Dr Oliver Cox is Heritage Engagement Fellow at the University of Oxford. He co-ordinates, supports and brokers collaborative research and engagement projects between the University of Oxford and external partners in the UK and international heritage sector, through enabling individual researchers, research groups, students and professional services to develop mutually-beneficial collaborations.
Oliver leads the TORCH Heritage Programme, is co-Lead of the Oxford University Heritage Network and part of the team delivering the University of Oxford’s strategic partnership with the National Trust. Oliver co-leads the Heritage Pathway Graduate Training Programme. He is also the inaugural Humanities Innovation Champion for Oxford University Innovation in recognition of his external consultancy work with heritage organisations.
Oliver is a historian by training, and received his undergraduate, masters and doctoral degrees from the University of Oxford. He first joined TORCH in 2013 as a Knowledge Exchange Fellow and went on to create the Thames Valley Country House Partnership.
Oliver co-supervises two D.Phil projects exploring the twentieth-century history of the country house; teaches architectural history for the Faculty of History; co-convenes the Graduate Seminar in History, 1680-1850; and supervises relevant Masters and Doctoral theses. He is a Faculty Member for Oxford Cultural Leaders and the Oxford Strategic Leadership Programme.
Oliver’s recent publications include contributions to The Country House, Past, Present and Future: Great Houses of the British Isles, Sport and Leisure in the Irish and British Country House, along with journal articles exploring the politics of horseracing in eighteenth-century Britain and the importance of Jewish history to country house studies.

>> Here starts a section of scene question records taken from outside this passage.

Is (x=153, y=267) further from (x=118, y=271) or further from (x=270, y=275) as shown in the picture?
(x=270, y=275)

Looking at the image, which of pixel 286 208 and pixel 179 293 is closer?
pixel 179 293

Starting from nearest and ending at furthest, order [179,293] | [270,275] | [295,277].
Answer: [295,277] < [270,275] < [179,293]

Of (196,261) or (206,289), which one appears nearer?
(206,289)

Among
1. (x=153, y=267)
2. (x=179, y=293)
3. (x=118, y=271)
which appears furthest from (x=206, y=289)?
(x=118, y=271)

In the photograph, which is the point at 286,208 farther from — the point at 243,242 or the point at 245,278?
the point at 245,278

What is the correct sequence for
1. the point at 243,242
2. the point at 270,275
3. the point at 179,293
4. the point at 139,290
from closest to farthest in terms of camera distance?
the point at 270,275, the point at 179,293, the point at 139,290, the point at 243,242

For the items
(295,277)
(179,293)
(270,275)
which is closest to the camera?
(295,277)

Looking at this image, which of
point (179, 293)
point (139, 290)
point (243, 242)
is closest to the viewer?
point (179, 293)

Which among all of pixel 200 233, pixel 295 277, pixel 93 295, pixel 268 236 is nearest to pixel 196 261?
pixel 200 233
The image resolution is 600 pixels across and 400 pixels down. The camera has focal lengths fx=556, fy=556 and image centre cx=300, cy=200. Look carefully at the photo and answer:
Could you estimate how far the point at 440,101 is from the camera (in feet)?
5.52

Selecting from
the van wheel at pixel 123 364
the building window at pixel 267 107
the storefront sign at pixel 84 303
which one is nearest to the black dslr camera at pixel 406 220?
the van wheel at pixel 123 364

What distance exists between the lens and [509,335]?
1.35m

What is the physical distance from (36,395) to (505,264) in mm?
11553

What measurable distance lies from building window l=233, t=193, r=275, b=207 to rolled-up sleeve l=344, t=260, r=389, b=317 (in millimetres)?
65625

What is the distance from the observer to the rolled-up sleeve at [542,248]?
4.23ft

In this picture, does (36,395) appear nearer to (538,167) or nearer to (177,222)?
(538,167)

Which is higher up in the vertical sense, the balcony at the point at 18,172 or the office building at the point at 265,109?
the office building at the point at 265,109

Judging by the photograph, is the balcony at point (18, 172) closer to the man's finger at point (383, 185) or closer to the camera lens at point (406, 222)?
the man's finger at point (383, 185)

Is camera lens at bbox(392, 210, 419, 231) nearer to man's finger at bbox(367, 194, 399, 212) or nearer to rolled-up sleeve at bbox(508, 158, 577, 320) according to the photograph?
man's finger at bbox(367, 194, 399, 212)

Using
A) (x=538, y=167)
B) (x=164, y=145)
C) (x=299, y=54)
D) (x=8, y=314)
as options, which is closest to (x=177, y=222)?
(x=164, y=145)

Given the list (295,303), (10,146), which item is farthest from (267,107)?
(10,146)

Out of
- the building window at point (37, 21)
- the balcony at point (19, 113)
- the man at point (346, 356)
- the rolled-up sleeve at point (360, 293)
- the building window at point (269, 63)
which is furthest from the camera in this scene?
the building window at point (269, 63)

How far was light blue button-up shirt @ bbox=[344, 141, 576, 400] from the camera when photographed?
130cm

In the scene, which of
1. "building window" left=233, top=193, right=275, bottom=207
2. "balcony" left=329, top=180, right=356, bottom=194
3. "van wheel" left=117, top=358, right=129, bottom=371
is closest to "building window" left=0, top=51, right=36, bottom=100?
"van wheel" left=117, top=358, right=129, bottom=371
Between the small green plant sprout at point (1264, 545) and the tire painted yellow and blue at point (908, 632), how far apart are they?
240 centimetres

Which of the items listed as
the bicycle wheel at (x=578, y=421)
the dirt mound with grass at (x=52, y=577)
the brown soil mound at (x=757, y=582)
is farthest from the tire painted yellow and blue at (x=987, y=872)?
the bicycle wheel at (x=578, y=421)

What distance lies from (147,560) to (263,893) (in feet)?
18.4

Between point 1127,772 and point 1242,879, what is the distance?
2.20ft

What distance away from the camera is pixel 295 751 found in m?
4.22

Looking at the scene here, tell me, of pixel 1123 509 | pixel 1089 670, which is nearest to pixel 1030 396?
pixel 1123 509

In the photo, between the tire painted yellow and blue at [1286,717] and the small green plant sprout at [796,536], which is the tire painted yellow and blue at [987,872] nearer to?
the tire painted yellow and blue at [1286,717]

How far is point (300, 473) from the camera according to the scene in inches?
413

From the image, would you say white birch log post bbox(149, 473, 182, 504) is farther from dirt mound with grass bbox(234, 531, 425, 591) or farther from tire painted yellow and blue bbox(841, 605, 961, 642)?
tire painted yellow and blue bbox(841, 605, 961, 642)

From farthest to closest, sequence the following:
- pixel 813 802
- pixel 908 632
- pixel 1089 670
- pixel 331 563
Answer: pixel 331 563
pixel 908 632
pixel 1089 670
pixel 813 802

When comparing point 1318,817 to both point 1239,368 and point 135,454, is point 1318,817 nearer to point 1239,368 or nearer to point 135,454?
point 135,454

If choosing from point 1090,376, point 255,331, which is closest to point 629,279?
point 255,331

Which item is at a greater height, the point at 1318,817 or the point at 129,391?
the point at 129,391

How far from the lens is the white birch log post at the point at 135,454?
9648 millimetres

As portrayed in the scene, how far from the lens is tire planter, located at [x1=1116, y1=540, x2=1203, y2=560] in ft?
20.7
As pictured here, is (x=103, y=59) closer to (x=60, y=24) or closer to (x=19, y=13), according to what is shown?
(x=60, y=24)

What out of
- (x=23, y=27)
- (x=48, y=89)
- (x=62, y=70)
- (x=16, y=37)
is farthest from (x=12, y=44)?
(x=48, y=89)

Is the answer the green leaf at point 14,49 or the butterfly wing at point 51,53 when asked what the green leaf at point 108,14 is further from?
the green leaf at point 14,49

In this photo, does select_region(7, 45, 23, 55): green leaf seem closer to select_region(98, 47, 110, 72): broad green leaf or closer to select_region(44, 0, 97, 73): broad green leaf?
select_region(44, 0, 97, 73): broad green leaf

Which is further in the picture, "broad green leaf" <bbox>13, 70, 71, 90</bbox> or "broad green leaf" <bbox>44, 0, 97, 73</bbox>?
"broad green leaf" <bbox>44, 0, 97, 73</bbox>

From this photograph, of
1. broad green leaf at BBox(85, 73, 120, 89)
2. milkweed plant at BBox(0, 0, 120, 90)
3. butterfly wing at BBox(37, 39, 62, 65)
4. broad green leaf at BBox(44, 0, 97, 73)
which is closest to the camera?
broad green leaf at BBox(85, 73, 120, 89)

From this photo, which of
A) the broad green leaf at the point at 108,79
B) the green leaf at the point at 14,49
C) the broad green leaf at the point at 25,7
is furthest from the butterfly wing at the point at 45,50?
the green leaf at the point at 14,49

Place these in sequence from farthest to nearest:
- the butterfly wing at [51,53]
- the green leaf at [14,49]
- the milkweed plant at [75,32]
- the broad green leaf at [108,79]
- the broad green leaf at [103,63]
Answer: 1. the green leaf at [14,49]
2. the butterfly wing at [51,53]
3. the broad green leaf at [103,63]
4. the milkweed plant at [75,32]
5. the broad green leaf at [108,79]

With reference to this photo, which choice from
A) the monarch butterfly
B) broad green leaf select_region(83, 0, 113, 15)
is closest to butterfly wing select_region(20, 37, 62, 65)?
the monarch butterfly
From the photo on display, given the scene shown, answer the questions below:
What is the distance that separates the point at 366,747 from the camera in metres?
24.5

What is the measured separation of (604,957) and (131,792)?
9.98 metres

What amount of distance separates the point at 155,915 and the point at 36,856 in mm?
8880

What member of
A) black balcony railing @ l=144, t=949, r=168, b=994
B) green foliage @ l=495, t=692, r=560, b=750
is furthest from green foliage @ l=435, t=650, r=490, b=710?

He is the Humanities Innovation Champion for Oxford University Innovation; an Industry Champion for the Creative Industries Policy and Evidence Centre; Fellow of the Royal Society of Arts; a Trustee of Compton Verney House Trust; and sits on Heritage 2020’s Helping Things to Happen Working Group, and Arts Council England’s Designation Panel.
Oliver is co-chair of the Digital, Learning and Skills Advisory Group for The Heritage Alliance.